Updated 4:09 p.m.
Pennsylvania Attorney General Josh Shapiro filed a lawsuit Tuesday accusing the company that makes OxyContin of fueling the opioid epidemic, making it at least the 39th state to make such a claim against Purdue Pharma.
During an afternoon press conference in Center City Philadelphia, Shapiro said Purdue sales representatives pressured doctors to prescribe the powerful — and highly addictive — painkiller, sometimes making multiple visits a week.
“Reps would ask doctors actually for lists of specific patients the doctors were scheduled to see and then push them to commit to prescribing opioids ahead of time,” he said.
Between 2006 and 2009, a “targeted” doctor’s Oxycontin’s prescriptions jumped 500%, said Shapiro.
The lawsuit, filed in Commonwealth Court, also alleges Purdue used deceptive marketing to downplay the addictive nature of Oxycontin and went as far as creating a fake medical condition — known as pseudoaddiction — in order to get more prescriptions into the hands of more patients.
“Pseudoaddiction had all the same symptoms of actual opioid addiction – clockwatching, drug-seeking behavior and deception — except the only way to treat it, according to Perdue, was to prescribe more opioids,” said Shapiro.
The suit demands Perdue forfeit all profits “derived from their misconduct”; restore to the Commonwealth the money lost as a result of thousands of opioid-related deaths, and pay the state for the costs of its investigation and prosecution tied to the lawsuit.
Shapiro did not put a dollar amount to those damages, though he did provide some clues.
Perdue has netted $35 billion in revenue since OxyContin hit the market in 1996, according to the suit.
Between 2012 and 2016, opioid-related deaths have cost the state $142 billion, according to the Centers for Disease Control and Prevention.
Perdue employees, including sales representatives or CEO Craig Landau, are not named in Tuesday’s complaint, but Shapiro more than hinted that more legal actions are likely coming.
“We are not done here. This is merely a first step,” said Shapiro. “My office is committed to fighting this epidemic – from every drug dealer to every dirty doctor to every greedy pharmaceutical executive.”
Pennsylvania is one of the states hardest hit by addiction to opioids, a class of drugs that includes powerful prescription painkillers such as OxyContin, along with heroin and fentanyl.
Shapiro’s office two years ago joined with dozens of other states to investigate companies that make and distribute opioid painkillers. Like other states that have sued, Pennsylvania’s claims are rooted in company documents handed over in that investigation.
Elsewhere, Purdue lawyers have asserted that states are cherry-picking portions of them to make the company look worse, usually noting that the company accounts for a small portion of opioids prescribed in the U.S. and that heroin and especially illicit fentanyl, not prescription drugs, are what drove up fatal overdose rates in recent years.
Around 2,000 local governments, including several in Pennsylvania, along with unions, hospitals, and Native American tribes have also sued various industry players including Purdue and other drugmakers, distributors and pharmacies.
About 1,500 of those cases have been consolidated under one federal judge in Cleveland. Though Alabama is the only state involved in that group of cases, the judge has given state attorneys general a role in trying to work out a massive settlement. The first trial in that set of cases is scheduled to start in October.

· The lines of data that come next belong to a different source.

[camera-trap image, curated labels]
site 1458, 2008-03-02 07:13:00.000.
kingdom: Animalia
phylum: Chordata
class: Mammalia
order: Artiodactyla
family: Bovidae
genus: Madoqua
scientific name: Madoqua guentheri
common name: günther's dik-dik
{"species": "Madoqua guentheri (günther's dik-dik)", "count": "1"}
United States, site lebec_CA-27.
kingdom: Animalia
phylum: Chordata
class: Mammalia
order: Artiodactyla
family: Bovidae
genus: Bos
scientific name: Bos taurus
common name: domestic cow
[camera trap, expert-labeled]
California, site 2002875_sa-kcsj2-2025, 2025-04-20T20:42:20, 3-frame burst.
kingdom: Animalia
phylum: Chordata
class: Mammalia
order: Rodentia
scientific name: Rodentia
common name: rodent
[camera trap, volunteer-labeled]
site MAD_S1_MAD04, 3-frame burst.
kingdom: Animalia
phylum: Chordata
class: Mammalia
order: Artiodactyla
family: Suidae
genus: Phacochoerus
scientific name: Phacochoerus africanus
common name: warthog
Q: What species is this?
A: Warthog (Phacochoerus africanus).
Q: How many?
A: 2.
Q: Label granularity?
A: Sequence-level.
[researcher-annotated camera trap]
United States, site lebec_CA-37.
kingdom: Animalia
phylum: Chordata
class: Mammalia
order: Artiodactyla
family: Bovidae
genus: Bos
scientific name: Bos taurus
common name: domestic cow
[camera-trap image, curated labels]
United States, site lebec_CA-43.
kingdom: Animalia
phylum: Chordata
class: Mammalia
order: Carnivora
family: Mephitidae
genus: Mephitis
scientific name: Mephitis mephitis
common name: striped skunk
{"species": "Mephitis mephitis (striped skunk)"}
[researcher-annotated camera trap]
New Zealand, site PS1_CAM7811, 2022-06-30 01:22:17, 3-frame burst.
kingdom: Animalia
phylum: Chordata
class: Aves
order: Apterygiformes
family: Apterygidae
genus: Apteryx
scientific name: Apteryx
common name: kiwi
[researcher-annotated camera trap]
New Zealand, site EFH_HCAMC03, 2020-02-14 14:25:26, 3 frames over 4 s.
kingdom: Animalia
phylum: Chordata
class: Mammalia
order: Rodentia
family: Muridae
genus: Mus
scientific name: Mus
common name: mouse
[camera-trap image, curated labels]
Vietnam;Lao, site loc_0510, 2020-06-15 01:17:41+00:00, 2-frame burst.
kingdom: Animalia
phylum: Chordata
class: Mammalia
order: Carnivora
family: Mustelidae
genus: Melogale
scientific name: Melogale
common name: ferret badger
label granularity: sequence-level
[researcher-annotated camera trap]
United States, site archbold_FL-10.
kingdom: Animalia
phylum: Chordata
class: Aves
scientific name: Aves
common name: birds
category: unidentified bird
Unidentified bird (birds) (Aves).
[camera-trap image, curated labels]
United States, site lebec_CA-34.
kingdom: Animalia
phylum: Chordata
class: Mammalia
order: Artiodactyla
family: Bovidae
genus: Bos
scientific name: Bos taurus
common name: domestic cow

Purdue, a privately held company based in Stamford, Connecticut, earlier this year publicly threatened bankruptcy as the litigation mounts. Some states have also started suing members of the Sackler family, which includes prominent philanthropists and owns the firm.
In March, the company and the Sacklers settled a case with Oklahoma for $270 million. The company settled with Kentucky in 2015 for $24 million.
Nationally, opioids have been causing more deaths annually than car crashes. For 2017, the U.S. Centers for Disease Control and Prevention tallied a record of nearly 48,000 opioid deaths.
In Pennsylvania, the state Health Department said that more than 4,200 people died of overdoses involving any drug last year, down from nearly 5,600 in 2017.
This is the latest set of criminal charges top prosecutors in the region — from Philadelphia, Chester County, Camden County, and the state of Delaware — have filed against a pharmaceutical company for allegedly fueling the country’s opioid crisis.
In March, Shapiro announced charges against 11 people who allegedly participated in a “highly sophisticated” health insurance scam run through Liberation Way, a Bucks County rehabilitation facility.
State authorities allege the for-profit outfit made millions by overbilling for thousands of unnecessary lab tests and creating a revolving door that kept patients in addiction and health insurance companies on the hook for more rounds of treatment.
Prosecutors say Liberation Way managed a network of “sober homes” that intentionally provided substandard treatment. The company also allegedly put patients in “unsavory” and “unsafe” situations designed to drive relapse repeatedly.